Tally the lines in the listing below that contain the string "Here". What number do you get? Reply with the number alone.

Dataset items
____________

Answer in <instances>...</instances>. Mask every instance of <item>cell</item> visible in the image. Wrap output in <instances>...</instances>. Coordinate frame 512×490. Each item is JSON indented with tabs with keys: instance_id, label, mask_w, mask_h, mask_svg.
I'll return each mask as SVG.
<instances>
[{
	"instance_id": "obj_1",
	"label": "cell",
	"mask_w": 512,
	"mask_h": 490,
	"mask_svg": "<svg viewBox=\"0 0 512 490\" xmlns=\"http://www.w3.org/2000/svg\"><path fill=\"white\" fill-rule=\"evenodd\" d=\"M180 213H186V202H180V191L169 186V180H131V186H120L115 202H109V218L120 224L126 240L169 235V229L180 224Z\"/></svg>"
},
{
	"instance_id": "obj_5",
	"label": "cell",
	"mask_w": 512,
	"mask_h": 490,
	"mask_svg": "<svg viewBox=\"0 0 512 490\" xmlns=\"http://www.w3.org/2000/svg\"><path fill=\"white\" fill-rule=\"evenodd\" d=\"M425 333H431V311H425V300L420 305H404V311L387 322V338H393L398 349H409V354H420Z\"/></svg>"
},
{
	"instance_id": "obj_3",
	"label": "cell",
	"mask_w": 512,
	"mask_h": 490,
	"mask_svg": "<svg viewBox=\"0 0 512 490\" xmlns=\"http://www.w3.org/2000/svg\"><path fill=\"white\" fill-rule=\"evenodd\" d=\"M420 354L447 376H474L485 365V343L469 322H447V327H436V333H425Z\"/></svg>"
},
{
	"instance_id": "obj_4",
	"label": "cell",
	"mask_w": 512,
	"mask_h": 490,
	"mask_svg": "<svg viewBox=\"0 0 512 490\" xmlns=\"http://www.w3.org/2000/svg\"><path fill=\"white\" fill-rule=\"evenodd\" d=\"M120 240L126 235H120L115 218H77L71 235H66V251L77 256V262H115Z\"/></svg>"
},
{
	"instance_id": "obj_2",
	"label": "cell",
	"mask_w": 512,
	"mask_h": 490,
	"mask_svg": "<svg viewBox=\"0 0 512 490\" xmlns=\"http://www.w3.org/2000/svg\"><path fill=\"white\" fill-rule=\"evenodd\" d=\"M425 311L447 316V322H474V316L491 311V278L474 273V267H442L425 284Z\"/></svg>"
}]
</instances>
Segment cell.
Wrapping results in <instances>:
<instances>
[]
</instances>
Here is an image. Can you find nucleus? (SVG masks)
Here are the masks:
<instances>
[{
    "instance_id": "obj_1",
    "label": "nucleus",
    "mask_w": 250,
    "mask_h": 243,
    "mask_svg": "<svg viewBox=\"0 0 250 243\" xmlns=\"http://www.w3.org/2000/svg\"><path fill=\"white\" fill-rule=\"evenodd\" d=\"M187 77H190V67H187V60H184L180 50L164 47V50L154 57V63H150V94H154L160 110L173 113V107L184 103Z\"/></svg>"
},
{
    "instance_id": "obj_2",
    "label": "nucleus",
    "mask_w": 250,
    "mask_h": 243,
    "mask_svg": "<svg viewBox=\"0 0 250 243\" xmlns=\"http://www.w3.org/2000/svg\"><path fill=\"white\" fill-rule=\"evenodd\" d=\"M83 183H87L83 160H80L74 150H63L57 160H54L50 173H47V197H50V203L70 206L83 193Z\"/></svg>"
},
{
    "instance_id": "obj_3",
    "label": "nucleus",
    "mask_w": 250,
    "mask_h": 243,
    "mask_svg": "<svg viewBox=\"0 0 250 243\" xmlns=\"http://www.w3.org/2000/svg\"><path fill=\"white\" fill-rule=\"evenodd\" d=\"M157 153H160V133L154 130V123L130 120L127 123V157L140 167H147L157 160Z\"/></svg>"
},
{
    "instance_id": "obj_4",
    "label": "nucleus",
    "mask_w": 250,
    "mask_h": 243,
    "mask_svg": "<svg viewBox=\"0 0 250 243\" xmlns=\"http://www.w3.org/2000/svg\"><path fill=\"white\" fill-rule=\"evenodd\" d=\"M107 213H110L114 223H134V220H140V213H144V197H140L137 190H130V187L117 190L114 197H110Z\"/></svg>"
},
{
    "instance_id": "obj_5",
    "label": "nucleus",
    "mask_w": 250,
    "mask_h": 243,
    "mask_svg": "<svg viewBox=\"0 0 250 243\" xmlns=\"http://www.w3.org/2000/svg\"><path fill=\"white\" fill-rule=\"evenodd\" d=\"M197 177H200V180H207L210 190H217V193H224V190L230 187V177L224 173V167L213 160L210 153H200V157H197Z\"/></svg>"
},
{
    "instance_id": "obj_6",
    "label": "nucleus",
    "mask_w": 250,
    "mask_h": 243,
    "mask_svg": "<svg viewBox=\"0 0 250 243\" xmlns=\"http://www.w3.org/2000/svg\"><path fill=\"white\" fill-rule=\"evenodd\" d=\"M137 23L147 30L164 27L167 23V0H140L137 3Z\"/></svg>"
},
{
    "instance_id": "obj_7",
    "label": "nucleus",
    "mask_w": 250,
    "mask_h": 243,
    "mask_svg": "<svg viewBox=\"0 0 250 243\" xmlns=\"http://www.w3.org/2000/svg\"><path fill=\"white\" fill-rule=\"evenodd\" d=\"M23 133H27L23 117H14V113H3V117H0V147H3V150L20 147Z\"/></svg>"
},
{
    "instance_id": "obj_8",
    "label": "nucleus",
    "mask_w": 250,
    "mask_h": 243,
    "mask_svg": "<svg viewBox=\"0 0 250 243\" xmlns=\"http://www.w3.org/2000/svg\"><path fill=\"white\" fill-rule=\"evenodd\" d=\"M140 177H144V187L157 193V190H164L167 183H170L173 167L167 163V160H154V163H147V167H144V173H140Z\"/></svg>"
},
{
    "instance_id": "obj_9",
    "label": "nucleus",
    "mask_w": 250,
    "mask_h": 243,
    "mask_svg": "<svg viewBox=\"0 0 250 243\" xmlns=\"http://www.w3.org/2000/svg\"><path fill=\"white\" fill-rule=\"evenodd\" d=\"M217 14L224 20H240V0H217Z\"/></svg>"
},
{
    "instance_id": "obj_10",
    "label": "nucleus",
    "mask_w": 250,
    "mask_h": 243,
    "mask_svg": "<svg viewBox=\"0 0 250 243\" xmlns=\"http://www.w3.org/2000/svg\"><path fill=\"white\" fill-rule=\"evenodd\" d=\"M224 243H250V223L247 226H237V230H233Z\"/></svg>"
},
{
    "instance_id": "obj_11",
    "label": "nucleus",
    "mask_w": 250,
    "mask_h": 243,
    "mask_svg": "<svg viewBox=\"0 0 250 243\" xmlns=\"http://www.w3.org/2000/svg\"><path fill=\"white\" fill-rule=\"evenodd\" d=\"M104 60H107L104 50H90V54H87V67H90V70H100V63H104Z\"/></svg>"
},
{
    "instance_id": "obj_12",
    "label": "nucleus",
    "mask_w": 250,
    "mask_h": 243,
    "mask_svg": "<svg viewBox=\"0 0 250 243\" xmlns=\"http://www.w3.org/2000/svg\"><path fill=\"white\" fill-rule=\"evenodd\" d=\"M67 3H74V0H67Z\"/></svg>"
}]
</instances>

____________

• _Right answer_
2